Merkel hinterlässt ein müderes, vor allem auch polarisierteres Land als sie es 2005 von Gerhard Schröder übernommen hat.
Merkel hinterlässt ein müderes, vor allem auch polarisierteres Land als sie es 2005 von Gerhard Schröder übernommen hat. Nicht zuletzt ist die AfD ein Kind dieser Periode. Der Wille zur ernsthaften Modernisierung – der die rot-grüne Regierung im Gelungenen und im weniger Gelungenen ausgezeichnet hatte – war in den 16 Jahren Merkel selten zu spüren. Das gilt auch für die ökonomischen und ökologischen Herausforderungen. Viel zu lange hat sich das Land eingeredet, besser als andere zu sein. Die Krise der Automobilindustrie, die steckengebliebene Energiewende, die brutale Hegemonie der Plattform-Giganten aus Kalifornien in der Digital Economy und zuletzt das schlechte Management der Corona-Krise haben dem Land erst allmählich klargemacht, wie viel in den letzten sechzehn Jahren versäumt worden ist.
Ähnliches gilt für die europa- und außenpolitische Bilanz Merkels. Das Verhältnis zu den USA kann als Sanierungsfall gelten. Das zu Russland auch, wobei man allerdings uneingeschränkt anerkennen muss, dass Merkel immer weit weniger Illusionen über das Moskauer Machtsystem hatte als manche ihrer europäischen Amtskollegen. Das Gefühl der heimlichen Hegemonie Berlins in einer sich von Krise zu Krise schleppenden EU macht in den anderen Hauptstädten Europas nicht nur Freude. Großbritannien ist aus der EU ausgeschieden. Das Verhältnis zu den östlichen Nachbarländern ist bestenfalls okay, in einigen Fällen – wie etwa dem Polens – ernsthaft problematisch.

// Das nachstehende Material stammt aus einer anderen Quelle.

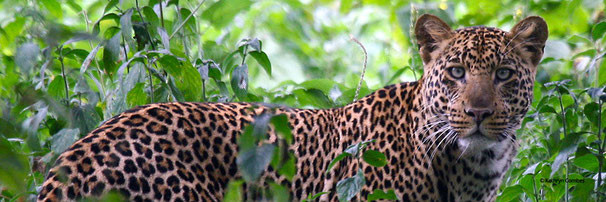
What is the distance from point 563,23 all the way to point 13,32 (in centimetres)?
779

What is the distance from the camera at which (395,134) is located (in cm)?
572

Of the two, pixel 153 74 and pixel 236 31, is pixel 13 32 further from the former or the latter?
pixel 236 31

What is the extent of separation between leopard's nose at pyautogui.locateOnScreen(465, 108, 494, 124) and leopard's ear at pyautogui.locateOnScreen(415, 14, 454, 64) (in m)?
0.80

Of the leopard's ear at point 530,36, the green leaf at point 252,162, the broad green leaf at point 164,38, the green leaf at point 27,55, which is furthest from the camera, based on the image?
the broad green leaf at point 164,38

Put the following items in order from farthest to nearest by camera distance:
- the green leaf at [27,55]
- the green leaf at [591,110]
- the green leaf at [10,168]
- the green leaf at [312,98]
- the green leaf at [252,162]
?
the green leaf at [312,98]
the green leaf at [591,110]
the green leaf at [27,55]
the green leaf at [252,162]
the green leaf at [10,168]

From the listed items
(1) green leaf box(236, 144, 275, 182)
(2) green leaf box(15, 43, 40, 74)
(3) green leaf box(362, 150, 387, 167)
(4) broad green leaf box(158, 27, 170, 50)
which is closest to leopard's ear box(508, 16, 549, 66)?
(3) green leaf box(362, 150, 387, 167)

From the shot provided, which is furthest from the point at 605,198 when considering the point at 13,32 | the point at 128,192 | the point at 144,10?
the point at 13,32

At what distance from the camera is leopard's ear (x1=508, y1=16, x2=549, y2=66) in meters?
5.61

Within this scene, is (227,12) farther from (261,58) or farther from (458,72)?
(458,72)

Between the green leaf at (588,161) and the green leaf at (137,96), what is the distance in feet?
10.9

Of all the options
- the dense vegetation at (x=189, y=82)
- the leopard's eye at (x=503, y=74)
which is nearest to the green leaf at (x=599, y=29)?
the dense vegetation at (x=189, y=82)

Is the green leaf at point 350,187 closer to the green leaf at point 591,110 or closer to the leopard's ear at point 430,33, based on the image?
the leopard's ear at point 430,33

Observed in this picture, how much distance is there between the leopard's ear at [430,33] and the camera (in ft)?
18.7

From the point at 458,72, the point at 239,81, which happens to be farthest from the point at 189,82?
the point at 458,72
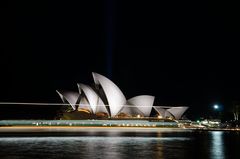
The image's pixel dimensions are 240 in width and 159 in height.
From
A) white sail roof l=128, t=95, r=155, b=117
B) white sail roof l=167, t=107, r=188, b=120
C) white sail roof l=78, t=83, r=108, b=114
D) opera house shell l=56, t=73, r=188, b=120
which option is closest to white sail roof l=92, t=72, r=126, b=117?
opera house shell l=56, t=73, r=188, b=120

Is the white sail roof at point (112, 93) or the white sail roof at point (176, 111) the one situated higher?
the white sail roof at point (112, 93)

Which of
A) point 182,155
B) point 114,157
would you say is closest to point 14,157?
point 114,157

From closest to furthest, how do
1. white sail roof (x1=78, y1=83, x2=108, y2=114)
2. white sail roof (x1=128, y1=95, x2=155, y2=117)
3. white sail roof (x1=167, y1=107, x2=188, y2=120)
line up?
white sail roof (x1=78, y1=83, x2=108, y2=114)
white sail roof (x1=128, y1=95, x2=155, y2=117)
white sail roof (x1=167, y1=107, x2=188, y2=120)

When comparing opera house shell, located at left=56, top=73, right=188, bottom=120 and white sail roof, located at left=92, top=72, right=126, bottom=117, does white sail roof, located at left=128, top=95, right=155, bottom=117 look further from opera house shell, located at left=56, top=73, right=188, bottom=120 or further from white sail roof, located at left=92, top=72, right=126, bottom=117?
white sail roof, located at left=92, top=72, right=126, bottom=117

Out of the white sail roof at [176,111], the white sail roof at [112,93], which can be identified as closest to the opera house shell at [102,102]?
the white sail roof at [112,93]

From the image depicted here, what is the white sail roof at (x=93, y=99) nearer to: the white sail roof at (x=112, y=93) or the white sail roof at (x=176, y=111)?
the white sail roof at (x=112, y=93)

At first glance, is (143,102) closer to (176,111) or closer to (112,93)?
(112,93)

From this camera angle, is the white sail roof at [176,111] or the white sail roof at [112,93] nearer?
the white sail roof at [112,93]

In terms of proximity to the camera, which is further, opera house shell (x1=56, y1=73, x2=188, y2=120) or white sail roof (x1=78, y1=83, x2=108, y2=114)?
white sail roof (x1=78, y1=83, x2=108, y2=114)
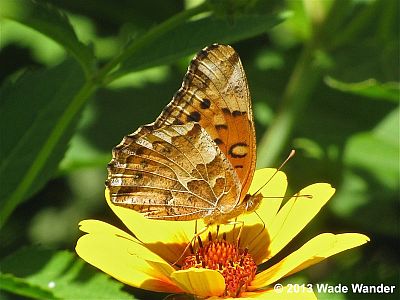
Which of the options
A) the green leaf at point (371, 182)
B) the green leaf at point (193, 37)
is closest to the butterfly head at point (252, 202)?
the green leaf at point (193, 37)

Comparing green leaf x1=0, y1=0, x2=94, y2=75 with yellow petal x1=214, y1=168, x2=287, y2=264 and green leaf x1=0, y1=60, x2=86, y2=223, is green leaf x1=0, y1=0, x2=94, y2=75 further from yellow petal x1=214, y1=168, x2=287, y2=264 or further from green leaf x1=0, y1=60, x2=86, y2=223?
yellow petal x1=214, y1=168, x2=287, y2=264

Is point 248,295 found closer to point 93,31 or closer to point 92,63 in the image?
point 92,63

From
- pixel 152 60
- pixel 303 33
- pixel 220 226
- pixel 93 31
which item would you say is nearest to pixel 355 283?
pixel 220 226

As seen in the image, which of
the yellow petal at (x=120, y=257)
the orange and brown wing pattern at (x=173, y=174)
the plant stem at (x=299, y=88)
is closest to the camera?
the yellow petal at (x=120, y=257)

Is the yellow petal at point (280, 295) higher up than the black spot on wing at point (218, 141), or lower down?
lower down

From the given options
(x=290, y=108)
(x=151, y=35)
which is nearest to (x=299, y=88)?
(x=290, y=108)

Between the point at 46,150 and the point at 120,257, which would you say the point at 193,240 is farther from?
the point at 46,150

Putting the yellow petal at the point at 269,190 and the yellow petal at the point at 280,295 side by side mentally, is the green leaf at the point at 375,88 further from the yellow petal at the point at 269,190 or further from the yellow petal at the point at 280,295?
the yellow petal at the point at 280,295
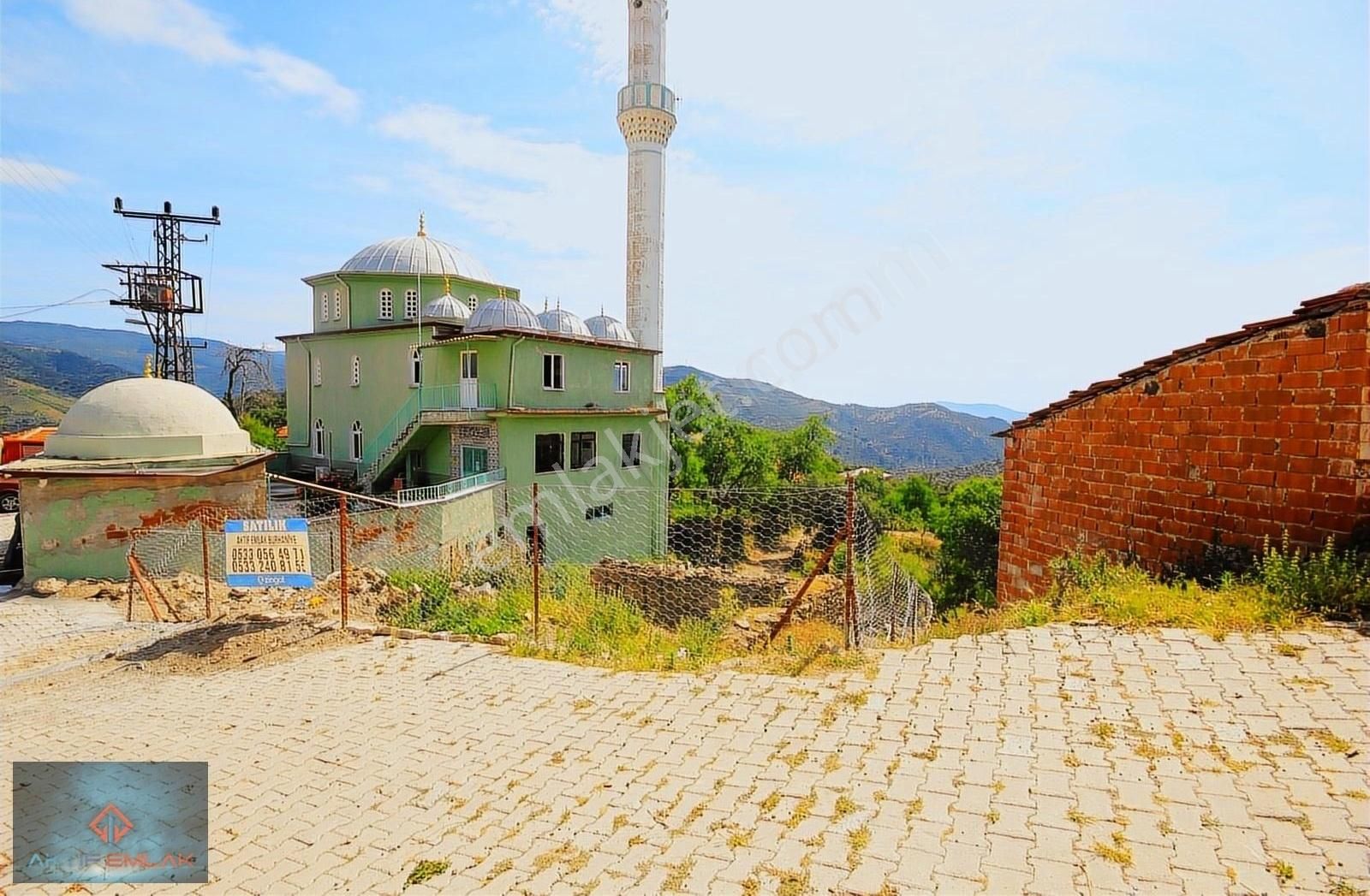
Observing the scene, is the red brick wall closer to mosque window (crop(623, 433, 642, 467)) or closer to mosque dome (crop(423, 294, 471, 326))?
mosque window (crop(623, 433, 642, 467))

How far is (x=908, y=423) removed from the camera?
8506 cm

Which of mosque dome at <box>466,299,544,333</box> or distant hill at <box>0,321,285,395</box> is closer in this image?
mosque dome at <box>466,299,544,333</box>

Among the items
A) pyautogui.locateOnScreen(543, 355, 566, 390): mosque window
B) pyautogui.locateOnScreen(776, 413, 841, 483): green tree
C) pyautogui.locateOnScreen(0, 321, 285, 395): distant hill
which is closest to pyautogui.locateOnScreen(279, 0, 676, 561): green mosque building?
pyautogui.locateOnScreen(543, 355, 566, 390): mosque window

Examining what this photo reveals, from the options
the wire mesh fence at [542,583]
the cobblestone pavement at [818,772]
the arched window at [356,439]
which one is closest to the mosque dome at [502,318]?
the wire mesh fence at [542,583]

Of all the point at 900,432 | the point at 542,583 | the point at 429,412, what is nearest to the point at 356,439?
the point at 429,412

Das Verhältnis zu Frankreich bleibt ambivalent, das zu Italien auch. Die Migrationspolitik hat Europa verwundbar gemacht gegenüber einer Erpressungsstrategie von Transitländern von der Türkei bis Nordafrika. In einigen Fragen der Friedens- und Sicherheitsordnung in Europa ist Deutschland ein seltsam uneindeutiger Akteur geworden, schwer zu lesen auch für Freunde, wie etwa in Paris. Und auch nach 16 Jahren Merkel stehen deutsche Truppen immer noch am Hindukusch, wo sie erst die Freiheit Deutschlands verteidigten, dann das Recht afghanischer Mädchen auf Bildung und jetzt nur noch ein vages Prinzip, dass das alles nicht umsonst gewesen sein darf.
Kritik an Merkel ist in vielen Medien immer noch eine Art Tabu.

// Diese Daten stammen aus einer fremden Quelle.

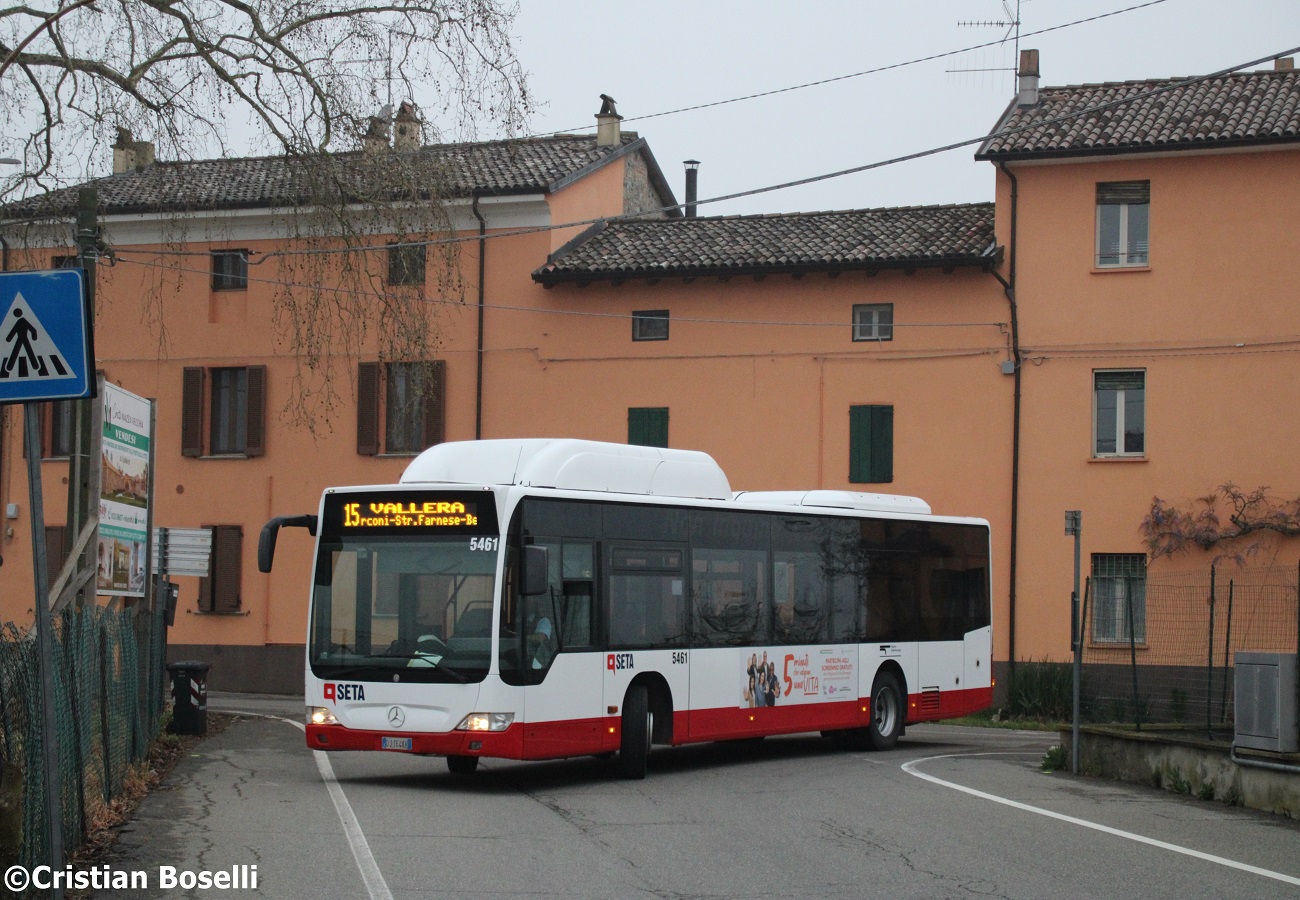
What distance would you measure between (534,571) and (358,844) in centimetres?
410

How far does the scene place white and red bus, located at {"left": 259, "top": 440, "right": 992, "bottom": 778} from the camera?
50.3ft

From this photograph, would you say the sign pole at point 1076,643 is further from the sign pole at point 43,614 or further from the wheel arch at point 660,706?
the sign pole at point 43,614

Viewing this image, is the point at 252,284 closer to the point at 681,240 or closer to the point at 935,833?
the point at 681,240

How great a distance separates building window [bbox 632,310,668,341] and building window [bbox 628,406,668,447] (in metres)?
1.45

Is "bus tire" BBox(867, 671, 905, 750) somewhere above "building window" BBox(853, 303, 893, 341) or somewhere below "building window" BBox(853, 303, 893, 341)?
below

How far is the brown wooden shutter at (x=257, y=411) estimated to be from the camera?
3606cm

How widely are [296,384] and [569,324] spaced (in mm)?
5975

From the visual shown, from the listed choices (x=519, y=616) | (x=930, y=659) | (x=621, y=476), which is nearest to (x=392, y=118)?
(x=621, y=476)

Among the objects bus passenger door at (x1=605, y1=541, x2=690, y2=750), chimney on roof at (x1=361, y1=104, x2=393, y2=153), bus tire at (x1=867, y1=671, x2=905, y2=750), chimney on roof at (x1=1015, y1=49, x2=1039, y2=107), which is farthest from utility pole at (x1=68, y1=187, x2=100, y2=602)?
chimney on roof at (x1=1015, y1=49, x2=1039, y2=107)

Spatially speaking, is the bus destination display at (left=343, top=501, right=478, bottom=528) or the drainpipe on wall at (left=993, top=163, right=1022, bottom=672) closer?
the bus destination display at (left=343, top=501, right=478, bottom=528)

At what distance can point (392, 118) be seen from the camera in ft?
60.5

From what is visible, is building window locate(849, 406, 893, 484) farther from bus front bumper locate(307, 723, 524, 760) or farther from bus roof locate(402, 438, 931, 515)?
bus front bumper locate(307, 723, 524, 760)

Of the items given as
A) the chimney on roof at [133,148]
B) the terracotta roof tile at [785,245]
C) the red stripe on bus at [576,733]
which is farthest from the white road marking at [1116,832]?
the terracotta roof tile at [785,245]

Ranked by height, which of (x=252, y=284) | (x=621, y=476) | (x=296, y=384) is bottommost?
(x=621, y=476)
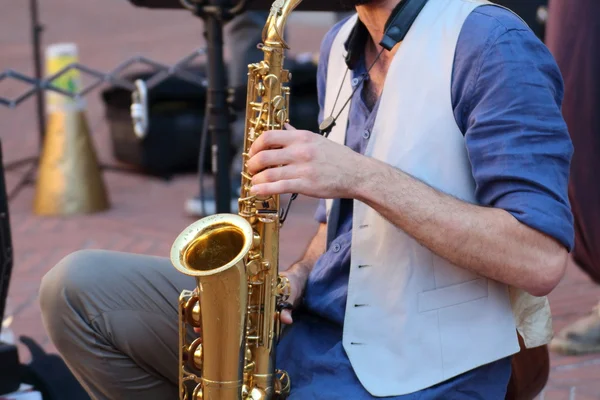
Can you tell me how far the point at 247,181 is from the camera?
187 cm

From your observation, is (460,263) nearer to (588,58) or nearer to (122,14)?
(588,58)

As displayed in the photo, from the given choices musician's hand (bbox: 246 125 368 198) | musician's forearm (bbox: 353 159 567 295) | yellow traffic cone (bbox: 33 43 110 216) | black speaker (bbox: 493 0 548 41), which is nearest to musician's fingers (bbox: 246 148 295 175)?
musician's hand (bbox: 246 125 368 198)

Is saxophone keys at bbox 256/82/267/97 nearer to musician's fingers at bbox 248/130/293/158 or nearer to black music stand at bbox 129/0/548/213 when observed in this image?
musician's fingers at bbox 248/130/293/158

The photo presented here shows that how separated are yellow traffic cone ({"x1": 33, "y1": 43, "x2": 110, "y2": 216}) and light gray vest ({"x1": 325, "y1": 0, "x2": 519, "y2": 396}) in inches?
148

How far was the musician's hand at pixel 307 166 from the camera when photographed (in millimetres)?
1642

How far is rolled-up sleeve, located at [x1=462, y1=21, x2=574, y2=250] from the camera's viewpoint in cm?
159

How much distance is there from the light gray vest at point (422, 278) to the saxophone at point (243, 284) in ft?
0.65

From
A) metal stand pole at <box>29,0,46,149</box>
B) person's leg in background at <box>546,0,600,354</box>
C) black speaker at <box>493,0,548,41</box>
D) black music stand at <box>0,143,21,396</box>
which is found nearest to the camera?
black music stand at <box>0,143,21,396</box>

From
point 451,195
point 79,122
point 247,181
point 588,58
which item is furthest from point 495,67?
point 79,122

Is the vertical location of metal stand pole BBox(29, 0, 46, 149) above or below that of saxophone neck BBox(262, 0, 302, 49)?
below

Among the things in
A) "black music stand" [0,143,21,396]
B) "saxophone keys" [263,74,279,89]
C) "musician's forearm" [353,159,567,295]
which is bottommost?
"black music stand" [0,143,21,396]

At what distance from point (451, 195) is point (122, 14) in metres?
12.8

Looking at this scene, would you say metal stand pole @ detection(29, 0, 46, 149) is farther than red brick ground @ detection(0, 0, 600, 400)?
Yes

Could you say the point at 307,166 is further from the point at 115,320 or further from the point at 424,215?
the point at 115,320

Und dennoch: Angela Merkel wird am Ende ihrer Amtszeit in der öffentlichen und der veröffentlichten Meinung weit höher geschätzt als Helmut Kohl – wiewohl das CDU-Ergebnis im September wohl deutlich unter den 35,1 Prozent liegen wird, die der ausgebrannte „Kanzler der Einheit“ im Herbst 1998 noch einfahren konnte. Kritik an Merkel ist in vielen Medien immer noch eine Art Tabu. So sehr es für den gehobenen Journalismus der 80er und 90er Jahre zum guten Ton gehörte, „Birne“ zu verachten, so sehr wurde „die Kanzlerin“ vom Journalismus des letzten Jahrzehnts überhöht.
Der Höhepunkt der Hagiographie wurde sicherlich in den Jahren 2015-2016 erreicht. Bilder von TV-Journalisten, die in den Hauptnachrichten Tränen der Rührung über die Politik der Regierung nicht verdrücken können, bekommt man nicht einmal in Polen zu sehen. Die Amtszeit Merkels war, vor allem nach 2015, begleitet von einer Art Selbstbeschränkung wichtiger institutioneller Kontrollmechanismen, wie man sie in dieser Form in anderen Staaten Europas kaum beobachten konnte.
Dies gilt für den Unwillen eines erheblichen Teils der deutschen Leitmedien, das Regierungshandeln systematisch kritisch zu reflektieren ebenso wie für das Verschwimmen der Konturen der parlamentarischen Opposition im deutschen Jeder-mit-Jedem-(außer mit der einen)-Koalitionssystem. Massive gesellschaftliche Beunruhigungen und Konflikte – wie etwa in der Migrationsfrage – fanden in diesem System keine adäquate Spiegelung mehr. Viel spricht dafür, dass dieser Mangel an systemimmanenter Debatte wesentlich dazu beigetragen hat, jenes politische und emotionale Vakuum zu schaffen, in dem die „Alternativen“ aller Art erst gedeihen konnten.
Das Gefühl der intellektuellen und institutionellen Erstarrung, das Merkels fin de regne begleitet, ist mehr als nur ein Problem des politischen Apparates: Es ist Ausdruck einer Krise kritischen Denkens in Deutschland, in der Dissidenz zunehmend nur noch als „Populismus“ geframed und marginalisiert wird. Das ist vielleicht der größte Schaden, den die Regierungszeit Merkels hinterlässt. Die Verantwortung dafür trägt sie allerdings nicht allein.